Avaliação de 100 pacientes com nefrite lúpica acompanhados por dois anos

Ana Karla Guedes de MeloI; Alessandra Barbosa AvelarII; Flávia Kamy Marciel MaegawaIII; Branca Dias Batista de SouzaIV

IMédica especialista em Reumatologia e pós-graduanda da Faculdade de Ciências Médicas da Santa Casa de Misericórdia de São Paulo-SP

IIMédica especialista em Reumatologia e pós-graduanda da Faculdade de Ciências Médicas da Santa Casa de Misericórdia de São Paulo-SP

IIIMédica especialista em Reumatologia

IVChefe do Serviço de Reumatologia da Irmandade da Santa Casa de Misericórdia de São Paulo e chefe da disciplina de Reumatologia da Faculdade de Ciências Médicas da Santa Casa de Misericórdia de São Paulo - SP

Endereço para correspondência Endereço para correspondência: Branca Dias Batista de Souza Departamento de Medicina/Reumatologia Rua Dr. Cesário Motta Júnior, 112 - Vila Buarque CEP: 01221-000 Tel/Fax: 55 (11) 2176-7281

RESUMO

OBJETIVOS: Determinar a frequência de remissão total e parcial no tratamento da nefrite lúpica aos 12 e 24 meses de seguimento. Comparar esses subgrupos aos 12 meses, correlacionando as variáveis renais iniciais com a resposta ao tratamento. Analisar e comparar os resultados terapêuticos do subgrupo com glomerulonefrite proliferativa difusa por correlação clínico-patológica ("classe IV clínica") com aqueles de "classe IV histológica", isto é, com biópsia renal comprovada pela Organização Mundial da Saúde.

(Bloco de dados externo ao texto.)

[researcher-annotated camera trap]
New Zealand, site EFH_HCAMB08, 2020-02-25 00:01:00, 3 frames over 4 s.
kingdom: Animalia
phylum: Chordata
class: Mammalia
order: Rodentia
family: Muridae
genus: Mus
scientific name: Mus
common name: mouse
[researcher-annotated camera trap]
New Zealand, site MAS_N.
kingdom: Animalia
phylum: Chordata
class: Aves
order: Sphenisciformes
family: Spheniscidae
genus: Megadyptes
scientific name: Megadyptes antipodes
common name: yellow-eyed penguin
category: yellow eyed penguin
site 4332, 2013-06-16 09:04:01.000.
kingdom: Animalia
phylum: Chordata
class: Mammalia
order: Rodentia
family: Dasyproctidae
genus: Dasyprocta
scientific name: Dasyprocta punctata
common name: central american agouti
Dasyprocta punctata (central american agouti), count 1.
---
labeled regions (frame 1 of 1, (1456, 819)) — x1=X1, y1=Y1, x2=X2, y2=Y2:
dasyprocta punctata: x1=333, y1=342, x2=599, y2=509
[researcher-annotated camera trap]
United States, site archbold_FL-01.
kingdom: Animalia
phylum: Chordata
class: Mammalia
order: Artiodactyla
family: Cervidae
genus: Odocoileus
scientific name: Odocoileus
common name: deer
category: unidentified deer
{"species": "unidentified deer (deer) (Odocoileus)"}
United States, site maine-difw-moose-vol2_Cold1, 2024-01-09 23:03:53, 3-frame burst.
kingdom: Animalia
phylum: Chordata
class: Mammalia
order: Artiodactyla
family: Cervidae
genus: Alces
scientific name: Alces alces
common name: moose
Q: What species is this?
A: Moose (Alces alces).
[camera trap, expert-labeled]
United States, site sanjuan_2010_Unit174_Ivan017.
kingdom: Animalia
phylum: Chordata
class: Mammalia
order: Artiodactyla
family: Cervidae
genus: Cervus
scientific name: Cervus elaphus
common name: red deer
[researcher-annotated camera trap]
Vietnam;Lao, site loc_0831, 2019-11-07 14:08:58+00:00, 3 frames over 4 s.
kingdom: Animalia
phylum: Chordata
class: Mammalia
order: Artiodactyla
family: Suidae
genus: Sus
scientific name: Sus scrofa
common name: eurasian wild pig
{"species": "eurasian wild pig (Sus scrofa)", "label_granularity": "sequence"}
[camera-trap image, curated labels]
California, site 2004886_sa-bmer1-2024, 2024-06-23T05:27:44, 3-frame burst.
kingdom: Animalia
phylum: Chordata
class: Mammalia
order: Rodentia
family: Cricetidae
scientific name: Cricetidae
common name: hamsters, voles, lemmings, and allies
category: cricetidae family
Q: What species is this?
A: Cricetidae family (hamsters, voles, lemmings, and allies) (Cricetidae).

MATERIAL E MÉTODOS: Foram estudados 100 pacientes consecutivos com diagnóstico de lúpus eritematoso sistêmico (LES) e nefrite, atendidos no Serviço de Reumatologia da Santa Casa de Misericórdia de São Paulo e acompanhados por dois anos. Os portadores de comorbidades que comprometem os rins foram excluídos. Foram analisadas as variáveis demográficas, clínicas, laboratoriais e o índice de atividade da doença (SLEDAI). Os pacientes com classe histológica III, IV ou V receberam corticosteroide e ciclofosfamida como tratamento de indução da nefrite lúpica e aqueles com classe II receberam apenas corticosteroide.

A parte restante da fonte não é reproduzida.